Several agencies had some experience of trying out cash, but the tsunami was the first test case for using cash on a massive scale, and for investing resources in learning about how to do it well. Not everything went perfectly, but the case was clearly proven in principlethat in many circumstances – though not all – giving cash is a better way of helping people. In the decade since the tsunami, cash has gradually become a standard tool in the box, with more and more agencies and donors seeing it as the default option.
This technical change in aid delivery may only be the beginning of the story. For example, in the emergency response for refugees from Syria, different agencies have used ATM cards to give a monthly cash allowance to pay for rent and smartcards which can be used to buy food at designated shops.

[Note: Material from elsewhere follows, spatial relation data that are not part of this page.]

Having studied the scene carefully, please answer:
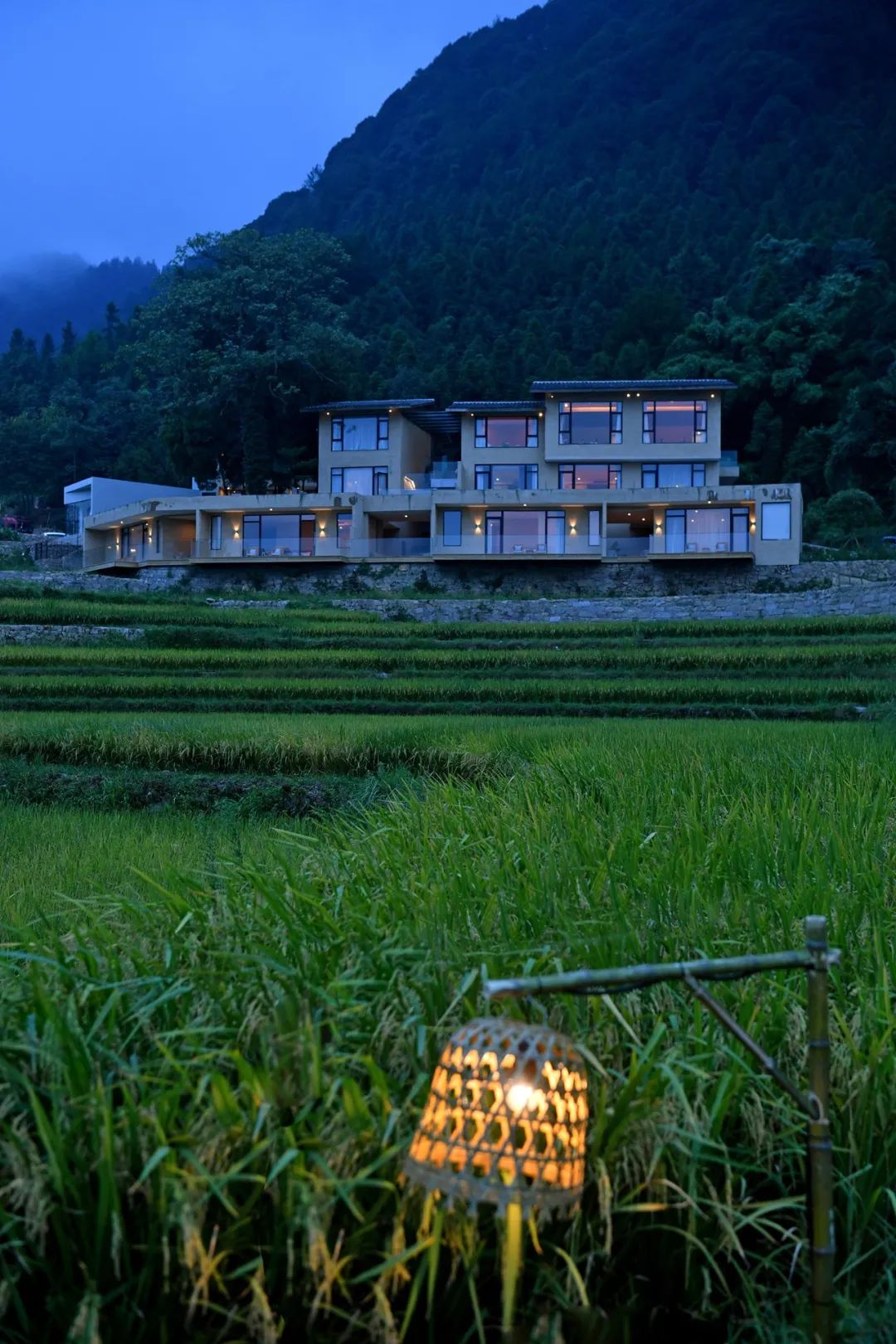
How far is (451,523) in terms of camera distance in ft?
149

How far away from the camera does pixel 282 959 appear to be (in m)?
3.59

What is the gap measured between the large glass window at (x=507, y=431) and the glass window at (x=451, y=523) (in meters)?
5.59

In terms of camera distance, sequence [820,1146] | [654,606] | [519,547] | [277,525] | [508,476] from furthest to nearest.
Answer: [508,476] → [277,525] → [519,547] → [654,606] → [820,1146]

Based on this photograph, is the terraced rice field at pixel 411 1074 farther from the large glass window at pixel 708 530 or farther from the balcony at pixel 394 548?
the balcony at pixel 394 548

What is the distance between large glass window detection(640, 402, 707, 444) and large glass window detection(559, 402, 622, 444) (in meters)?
1.11

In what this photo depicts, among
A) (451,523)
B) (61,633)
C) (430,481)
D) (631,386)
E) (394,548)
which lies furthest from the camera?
(430,481)

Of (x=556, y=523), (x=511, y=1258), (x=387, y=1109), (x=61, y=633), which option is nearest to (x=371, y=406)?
(x=556, y=523)

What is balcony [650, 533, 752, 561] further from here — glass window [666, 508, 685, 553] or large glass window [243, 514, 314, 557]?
large glass window [243, 514, 314, 557]

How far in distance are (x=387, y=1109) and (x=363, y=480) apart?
160 ft

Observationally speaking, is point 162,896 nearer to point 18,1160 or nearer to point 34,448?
point 18,1160

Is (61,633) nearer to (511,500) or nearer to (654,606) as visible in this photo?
(654,606)

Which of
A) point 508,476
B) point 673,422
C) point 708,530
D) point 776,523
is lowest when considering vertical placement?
point 708,530

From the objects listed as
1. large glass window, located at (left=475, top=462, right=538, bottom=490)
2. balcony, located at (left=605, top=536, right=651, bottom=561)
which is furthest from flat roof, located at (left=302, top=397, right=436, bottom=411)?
balcony, located at (left=605, top=536, right=651, bottom=561)

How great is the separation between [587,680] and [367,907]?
16022 millimetres
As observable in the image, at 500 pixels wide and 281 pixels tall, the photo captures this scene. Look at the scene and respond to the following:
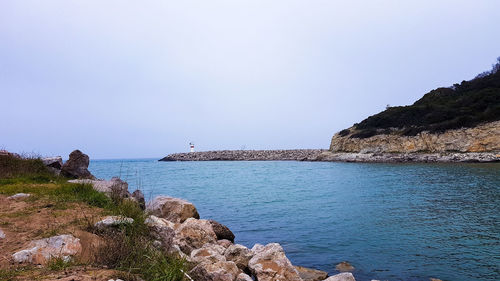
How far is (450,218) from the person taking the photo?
13.6 meters

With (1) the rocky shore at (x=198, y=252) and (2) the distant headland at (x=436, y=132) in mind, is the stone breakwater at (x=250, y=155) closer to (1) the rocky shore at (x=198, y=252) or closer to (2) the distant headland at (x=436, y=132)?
(2) the distant headland at (x=436, y=132)

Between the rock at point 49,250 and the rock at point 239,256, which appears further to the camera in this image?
the rock at point 239,256

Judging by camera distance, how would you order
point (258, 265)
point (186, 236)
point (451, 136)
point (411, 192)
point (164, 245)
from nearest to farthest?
point (164, 245)
point (258, 265)
point (186, 236)
point (411, 192)
point (451, 136)

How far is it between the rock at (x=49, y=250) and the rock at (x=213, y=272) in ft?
6.63

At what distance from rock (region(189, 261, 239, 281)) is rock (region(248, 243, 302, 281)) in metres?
0.77

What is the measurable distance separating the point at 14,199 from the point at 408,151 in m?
61.1

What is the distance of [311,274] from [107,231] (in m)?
5.23

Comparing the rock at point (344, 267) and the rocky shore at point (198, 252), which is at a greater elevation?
the rocky shore at point (198, 252)

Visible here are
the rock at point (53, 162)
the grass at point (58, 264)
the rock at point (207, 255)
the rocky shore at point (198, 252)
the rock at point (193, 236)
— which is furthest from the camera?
the rock at point (53, 162)

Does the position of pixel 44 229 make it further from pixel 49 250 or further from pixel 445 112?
pixel 445 112

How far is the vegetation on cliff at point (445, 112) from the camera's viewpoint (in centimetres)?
5459

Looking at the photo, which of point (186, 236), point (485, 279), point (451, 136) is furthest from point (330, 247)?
point (451, 136)

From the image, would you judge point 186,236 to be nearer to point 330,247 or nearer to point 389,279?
point 330,247

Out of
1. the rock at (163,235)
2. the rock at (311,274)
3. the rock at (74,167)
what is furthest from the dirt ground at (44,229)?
the rock at (74,167)
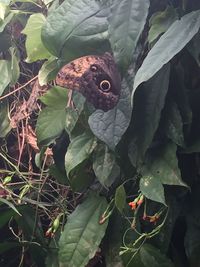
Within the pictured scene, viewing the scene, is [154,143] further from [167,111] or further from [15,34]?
[15,34]

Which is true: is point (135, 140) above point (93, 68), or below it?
below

This has led some donors to ask whether the different agencies cannot combine their assistance on a single card. Whatever the answer to that question, this is only the precursor to what could be a revolution in the way aid is delivered in humanitarian responses.

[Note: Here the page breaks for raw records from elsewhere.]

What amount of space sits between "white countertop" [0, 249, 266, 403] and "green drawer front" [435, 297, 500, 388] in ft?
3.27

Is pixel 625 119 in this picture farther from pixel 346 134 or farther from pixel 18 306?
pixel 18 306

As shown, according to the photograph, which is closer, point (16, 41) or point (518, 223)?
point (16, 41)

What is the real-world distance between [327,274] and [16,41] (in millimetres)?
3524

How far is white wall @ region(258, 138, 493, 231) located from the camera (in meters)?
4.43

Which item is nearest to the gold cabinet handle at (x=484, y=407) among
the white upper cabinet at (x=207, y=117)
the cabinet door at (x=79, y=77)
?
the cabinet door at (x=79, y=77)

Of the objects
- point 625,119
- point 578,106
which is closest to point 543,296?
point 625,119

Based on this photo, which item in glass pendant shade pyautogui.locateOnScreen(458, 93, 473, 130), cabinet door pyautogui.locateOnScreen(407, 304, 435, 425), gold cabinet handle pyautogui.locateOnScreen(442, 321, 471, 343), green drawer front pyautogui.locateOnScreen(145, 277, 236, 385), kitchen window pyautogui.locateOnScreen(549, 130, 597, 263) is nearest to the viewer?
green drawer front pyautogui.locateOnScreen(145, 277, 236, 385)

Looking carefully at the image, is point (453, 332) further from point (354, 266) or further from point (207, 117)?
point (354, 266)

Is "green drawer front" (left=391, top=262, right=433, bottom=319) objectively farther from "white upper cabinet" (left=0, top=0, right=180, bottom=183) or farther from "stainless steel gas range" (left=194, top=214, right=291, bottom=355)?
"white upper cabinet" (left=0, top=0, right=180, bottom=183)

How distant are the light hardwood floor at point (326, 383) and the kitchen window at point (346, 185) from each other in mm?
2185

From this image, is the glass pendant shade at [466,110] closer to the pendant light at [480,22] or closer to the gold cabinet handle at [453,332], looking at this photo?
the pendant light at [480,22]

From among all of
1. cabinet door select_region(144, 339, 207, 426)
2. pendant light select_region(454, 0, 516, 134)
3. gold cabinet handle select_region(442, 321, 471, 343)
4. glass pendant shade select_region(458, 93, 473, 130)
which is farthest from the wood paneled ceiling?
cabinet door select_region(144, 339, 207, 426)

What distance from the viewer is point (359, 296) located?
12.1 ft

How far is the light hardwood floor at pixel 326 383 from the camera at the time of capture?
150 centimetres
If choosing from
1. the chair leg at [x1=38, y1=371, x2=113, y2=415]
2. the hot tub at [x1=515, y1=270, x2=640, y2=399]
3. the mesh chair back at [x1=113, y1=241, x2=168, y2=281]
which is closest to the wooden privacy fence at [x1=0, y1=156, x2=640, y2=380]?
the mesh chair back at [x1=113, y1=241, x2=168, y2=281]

This gradual but inexorable move towards a humanitarian world where people in crises receive a piece of plastic (or an allowance sent by mobile phone), with each agency contributing its allowance for purchasing the goods and services that it used to provide in-kind, raises a question: why do we then need so many agencies? Why can’t we have a single ‘Universal Relief Agency’ which provides the card and enough credit to meet all the needs that donors are prepared to support? Wouldn’t that be better value for money, and give recipients more control over their lives?
Am I predicting the end of all UN organisations and NGOs? Whatever their failings, I hope not. Distributing material aid has often taken up most of an agency’s time and effort, and the unfortunate result has been that they haven’t had the time to do all the really important and specialised things that such agencies ought to be doing. The need for people with specialist knowledge about delivering material relief in emergencies won’t entirely disappear.
Most significantly, the world badly needs agencies that are able to analyse many of the different problems facing people affected by crises – problems relating to food insecurity, health and the particular needs of children or of old people to name but a few. The world also needs agencies present at the grassroots, helping people to access the different kinds of support made available, and helping to identify and tackle the problems that cannot be addressed by simply handing over cash (or ‘stuff’) to people and telling them to get on with it. Not everything can be fixed by giving people material assistance, but our preoccupation with it has meant that many difficult problems have been neglected.
Is it threatening to think of a world where relief agencies are less defined by what they hand out? Surely it should be seen as liberation – the chance to focus on more difficult, and perhaps more important, challenges. Such a future may have arrived even without the tsunami experience, but it provided the ground in which the seeds of this potential revolution first grew.